With the movement over the decades of services that were at Queen Mary’s to the Royal Free’s main site, it makes sense for the Royal Free to want more staff accommodation near Pond Street.
However, it makes little sense for Camden to miss out on this opportunity to increase the number of homes for key workers. As the Royal Free expands – with its expenditure in Hampstead up by well over £100m since 2010 and its staff numbers in Hampstead rising – it needs more, not less, staff accommodation.
Hampstead has lost a huge number of affordable properties in recent years: undermining our social mix and making it harder for Royal Free staff to live locally.
In part, this is because of ever-higher property prices. But it’s also because Camden Council has refused to apply its own requirement for affordable housing to be preserved. This requirement is enshrined in policy H5 of the Camden Plan and previously in Camden’s Development Policy 4, but it’s often ignored.
Hampstead Conservatives fought strongly against the loss of hundreds of affordable housing units and key worker accommodation across Hampstead, such as the Hyelm flats at 79 Fitzjohn’s Avenue and the nurses home at 29 New End.
Sadly, despite the damage done to the social mix and local community character, both were given the go-ahead: by Camden’s Planning Committee and the Planning Inspectorate respectively.
At a minimum, Hampstead Conservatives urge Camden Council to make it clear that development will not be permitted on this site unless it preserves key worker accommodation on a like-for-like basis in Hampstead.

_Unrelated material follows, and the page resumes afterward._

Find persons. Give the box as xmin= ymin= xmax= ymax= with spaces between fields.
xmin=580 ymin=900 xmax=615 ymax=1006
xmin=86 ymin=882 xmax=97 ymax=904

Ideally, the site – with indicative plans showing a massive 160,000 sq ft (15,000m2) of usable floorspace – affords plenty of opportunity for the site to continue to host accommodation dedicated to key workers as well as the new private properties required to fund new worker accommodation on Pond Street.
We were delighted to see the Hampstead Neighbourhood Plan further the principle that Camden must preserve affordable housing and we will be backing it at the referendum to adopt the plan in June.
However, as we’ve seen, all the rules, plans, and policies in the world can’t stop bad developments if Camden doesn’t enforce those rules. Camden must immediately set out its stall and guarantee that no development can go ahead at Queen Mary’s unless it preserves Hampstead’s unique social mix and character.